EXERCISE AIM => Copy the entire listing below word for word, with no changes to any line.
::: RECORDS TO PROCESS
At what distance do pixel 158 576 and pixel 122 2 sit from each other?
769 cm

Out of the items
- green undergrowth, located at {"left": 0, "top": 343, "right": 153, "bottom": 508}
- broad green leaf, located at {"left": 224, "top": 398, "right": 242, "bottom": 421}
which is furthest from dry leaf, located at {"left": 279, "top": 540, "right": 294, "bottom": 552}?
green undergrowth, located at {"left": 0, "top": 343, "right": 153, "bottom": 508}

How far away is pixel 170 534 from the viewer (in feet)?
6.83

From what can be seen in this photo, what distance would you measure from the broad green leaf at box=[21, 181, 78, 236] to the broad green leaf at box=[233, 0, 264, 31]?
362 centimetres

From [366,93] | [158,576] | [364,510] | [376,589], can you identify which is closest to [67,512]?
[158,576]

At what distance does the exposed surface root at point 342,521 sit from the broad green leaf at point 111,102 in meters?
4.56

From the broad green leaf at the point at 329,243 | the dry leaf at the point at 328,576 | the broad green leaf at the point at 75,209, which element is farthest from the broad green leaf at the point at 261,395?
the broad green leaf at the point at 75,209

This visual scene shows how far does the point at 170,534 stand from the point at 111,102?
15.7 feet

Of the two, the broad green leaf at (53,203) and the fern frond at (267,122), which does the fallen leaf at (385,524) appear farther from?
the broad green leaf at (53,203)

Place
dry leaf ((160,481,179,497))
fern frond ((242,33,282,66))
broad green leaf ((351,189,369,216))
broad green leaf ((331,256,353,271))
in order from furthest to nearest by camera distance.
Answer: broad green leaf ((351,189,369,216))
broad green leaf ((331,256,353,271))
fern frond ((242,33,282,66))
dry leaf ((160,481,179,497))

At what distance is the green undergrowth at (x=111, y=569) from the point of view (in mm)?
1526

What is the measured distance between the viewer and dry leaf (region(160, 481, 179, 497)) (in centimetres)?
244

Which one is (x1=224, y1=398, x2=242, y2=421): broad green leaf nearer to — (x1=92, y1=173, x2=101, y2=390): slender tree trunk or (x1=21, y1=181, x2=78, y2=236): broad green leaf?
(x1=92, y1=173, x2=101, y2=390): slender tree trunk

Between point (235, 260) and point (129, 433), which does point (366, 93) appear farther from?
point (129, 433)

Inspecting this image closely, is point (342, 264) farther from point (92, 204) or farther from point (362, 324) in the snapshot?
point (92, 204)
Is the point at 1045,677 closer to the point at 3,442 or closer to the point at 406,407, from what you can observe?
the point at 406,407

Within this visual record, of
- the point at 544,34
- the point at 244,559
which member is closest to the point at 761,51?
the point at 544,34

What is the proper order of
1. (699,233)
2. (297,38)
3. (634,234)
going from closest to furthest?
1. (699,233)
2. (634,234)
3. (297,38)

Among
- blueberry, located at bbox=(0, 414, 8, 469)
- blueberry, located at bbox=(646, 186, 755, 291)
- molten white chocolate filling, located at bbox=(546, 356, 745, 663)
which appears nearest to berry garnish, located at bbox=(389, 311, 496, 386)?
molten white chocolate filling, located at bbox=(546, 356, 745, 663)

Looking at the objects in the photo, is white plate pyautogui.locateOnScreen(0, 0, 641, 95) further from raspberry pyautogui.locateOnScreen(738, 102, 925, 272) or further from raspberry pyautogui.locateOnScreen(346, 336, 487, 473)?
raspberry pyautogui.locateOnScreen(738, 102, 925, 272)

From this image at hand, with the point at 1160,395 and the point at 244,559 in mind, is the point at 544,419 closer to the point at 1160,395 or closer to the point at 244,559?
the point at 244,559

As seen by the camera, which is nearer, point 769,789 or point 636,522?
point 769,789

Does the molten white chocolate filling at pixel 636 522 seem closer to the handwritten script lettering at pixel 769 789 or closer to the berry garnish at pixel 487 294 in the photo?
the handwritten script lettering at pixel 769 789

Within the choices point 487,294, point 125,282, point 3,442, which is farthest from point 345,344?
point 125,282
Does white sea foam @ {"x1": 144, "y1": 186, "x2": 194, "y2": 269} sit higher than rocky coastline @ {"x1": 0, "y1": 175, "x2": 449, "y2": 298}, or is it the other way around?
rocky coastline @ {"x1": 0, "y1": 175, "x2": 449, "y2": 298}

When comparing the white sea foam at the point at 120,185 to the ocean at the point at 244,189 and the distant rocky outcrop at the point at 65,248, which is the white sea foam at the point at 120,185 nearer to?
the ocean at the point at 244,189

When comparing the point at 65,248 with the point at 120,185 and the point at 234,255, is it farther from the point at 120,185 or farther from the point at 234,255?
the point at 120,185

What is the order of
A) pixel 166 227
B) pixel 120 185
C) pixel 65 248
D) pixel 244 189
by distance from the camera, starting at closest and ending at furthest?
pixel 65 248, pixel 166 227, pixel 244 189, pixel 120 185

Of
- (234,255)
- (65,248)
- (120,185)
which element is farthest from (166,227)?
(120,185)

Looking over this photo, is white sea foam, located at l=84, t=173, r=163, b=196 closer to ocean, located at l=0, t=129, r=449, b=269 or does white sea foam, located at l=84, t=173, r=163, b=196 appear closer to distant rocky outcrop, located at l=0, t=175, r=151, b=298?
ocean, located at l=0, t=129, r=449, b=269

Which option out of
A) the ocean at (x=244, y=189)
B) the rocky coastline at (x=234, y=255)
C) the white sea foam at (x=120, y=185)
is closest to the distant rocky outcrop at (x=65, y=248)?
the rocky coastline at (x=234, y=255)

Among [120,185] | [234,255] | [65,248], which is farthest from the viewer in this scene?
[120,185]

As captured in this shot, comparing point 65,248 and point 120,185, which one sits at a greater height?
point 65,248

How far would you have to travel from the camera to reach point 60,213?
::::::
RESULT OF THE TASK =>
At what distance do pixel 158 576 and pixel 122 2 sit from each other?
769 cm

Out of the items
- green undergrowth, located at {"left": 0, "top": 343, "right": 153, "bottom": 508}
- broad green leaf, located at {"left": 224, "top": 398, "right": 242, "bottom": 421}
which is furthest from dry leaf, located at {"left": 279, "top": 540, "right": 294, "bottom": 552}?
green undergrowth, located at {"left": 0, "top": 343, "right": 153, "bottom": 508}

How far away is pixel 170 534 from the viewer (in feet)?
6.83

From what can be seen in this photo, what distance would you measure from the broad green leaf at box=[21, 181, 78, 236] to the broad green leaf at box=[233, 0, 264, 31]?
362 centimetres

From [366,93] | [158,576] | [364,510] | [376,589], can you identify which is closest to [67,512]?
[158,576]

At what distance does the exposed surface root at point 342,521 sit from the broad green leaf at point 111,102 in meters?
4.56

From the broad green leaf at the point at 329,243 | the dry leaf at the point at 328,576 | the broad green leaf at the point at 75,209, which element is farthest from the broad green leaf at the point at 261,395?
the broad green leaf at the point at 75,209

This visual scene shows how far does the point at 170,534 stand from the point at 111,102?
15.7 feet

Of the two, the broad green leaf at (53,203) and the fern frond at (267,122), which does the fallen leaf at (385,524) appear farther from?
the broad green leaf at (53,203)

Place
dry leaf ((160,481,179,497))
fern frond ((242,33,282,66))
broad green leaf ((351,189,369,216))
broad green leaf ((331,256,353,271))
in order from furthest to nearest by camera distance.
Answer: broad green leaf ((351,189,369,216))
broad green leaf ((331,256,353,271))
fern frond ((242,33,282,66))
dry leaf ((160,481,179,497))

At what distance is the green undergrowth at (x=111, y=569) from the point of view (in mm)?
1526

What is the measured distance between the viewer and dry leaf (region(160, 481, 179, 497)) (in centimetres)?
244

Which one is (x1=224, y1=398, x2=242, y2=421): broad green leaf nearer to — (x1=92, y1=173, x2=101, y2=390): slender tree trunk or (x1=21, y1=181, x2=78, y2=236): broad green leaf?
(x1=92, y1=173, x2=101, y2=390): slender tree trunk

Between point (235, 260) and point (129, 433), which does point (366, 93) appear farther from?
point (129, 433)

Inspecting this image closely, is point (342, 264) farther from point (92, 204) or farther from point (362, 324) in the snapshot?
point (92, 204)
Is the point at 1045,677 closer to the point at 3,442 or closer to the point at 406,407, from what you can observe?
the point at 406,407

Within this visual record, of
- the point at 544,34
- the point at 244,559
which member is closest to the point at 761,51?
the point at 544,34

What is the proper order of
1. (699,233)
2. (297,38)
3. (634,234)
going from closest to furthest?
1. (699,233)
2. (634,234)
3. (297,38)

Among
- blueberry, located at bbox=(0, 414, 8, 469)
- blueberry, located at bbox=(646, 186, 755, 291)
- molten white chocolate filling, located at bbox=(546, 356, 745, 663)
which appears nearest to berry garnish, located at bbox=(389, 311, 496, 386)?
molten white chocolate filling, located at bbox=(546, 356, 745, 663)

Looking at the objects in the photo, is white plate pyautogui.locateOnScreen(0, 0, 641, 95) further from raspberry pyautogui.locateOnScreen(738, 102, 925, 272) or further from raspberry pyautogui.locateOnScreen(346, 336, 487, 473)?
raspberry pyautogui.locateOnScreen(738, 102, 925, 272)

From this image at hand, with the point at 1160,395 and the point at 244,559 in mind, is the point at 544,419 closer to the point at 1160,395 or closer to the point at 244,559?
the point at 244,559

As seen by the camera, which is nearer, point 769,789 or point 636,522?
point 769,789

Does the molten white chocolate filling at pixel 636 522 seem closer to the handwritten script lettering at pixel 769 789 or closer to the berry garnish at pixel 487 294 in the photo?
the handwritten script lettering at pixel 769 789

Within the choices point 487,294, point 125,282, point 3,442, which is farthest from point 345,344?
point 125,282
Does white sea foam @ {"x1": 144, "y1": 186, "x2": 194, "y2": 269} sit higher than rocky coastline @ {"x1": 0, "y1": 175, "x2": 449, "y2": 298}, or is it the other way around?
rocky coastline @ {"x1": 0, "y1": 175, "x2": 449, "y2": 298}

When comparing the white sea foam at the point at 120,185 to the ocean at the point at 244,189 and the distant rocky outcrop at the point at 65,248, which is the white sea foam at the point at 120,185 nearer to?
the ocean at the point at 244,189

When comparing the point at 65,248 with the point at 120,185 and the point at 234,255, is it farther from the point at 120,185 or farther from the point at 234,255?
the point at 120,185

What is the order of
A) pixel 166 227
B) pixel 120 185
C) pixel 65 248
D) pixel 244 189
by distance from the camera, starting at closest and ending at furthest?
pixel 65 248, pixel 166 227, pixel 244 189, pixel 120 185

Of
- (234,255)
- (65,248)
- (120,185)
which element is farthest from (166,227)?
(120,185)

Looking over this photo, is white sea foam, located at l=84, t=173, r=163, b=196 closer to ocean, located at l=0, t=129, r=449, b=269 or does white sea foam, located at l=84, t=173, r=163, b=196 appear closer to distant rocky outcrop, located at l=0, t=175, r=151, b=298?
ocean, located at l=0, t=129, r=449, b=269

Which option out of
A) the ocean at (x=244, y=189)
B) the rocky coastline at (x=234, y=255)
C) the white sea foam at (x=120, y=185)
is closest to the distant rocky outcrop at (x=65, y=248)?
the rocky coastline at (x=234, y=255)

Among [120,185] | [234,255] | [65,248], which is farthest from the viewer in this scene?
[120,185]

As captured in this shot, comparing point 65,248 and point 120,185, which one sits at a greater height?
point 65,248

How far would you have to travel from the camera to reach point 60,213?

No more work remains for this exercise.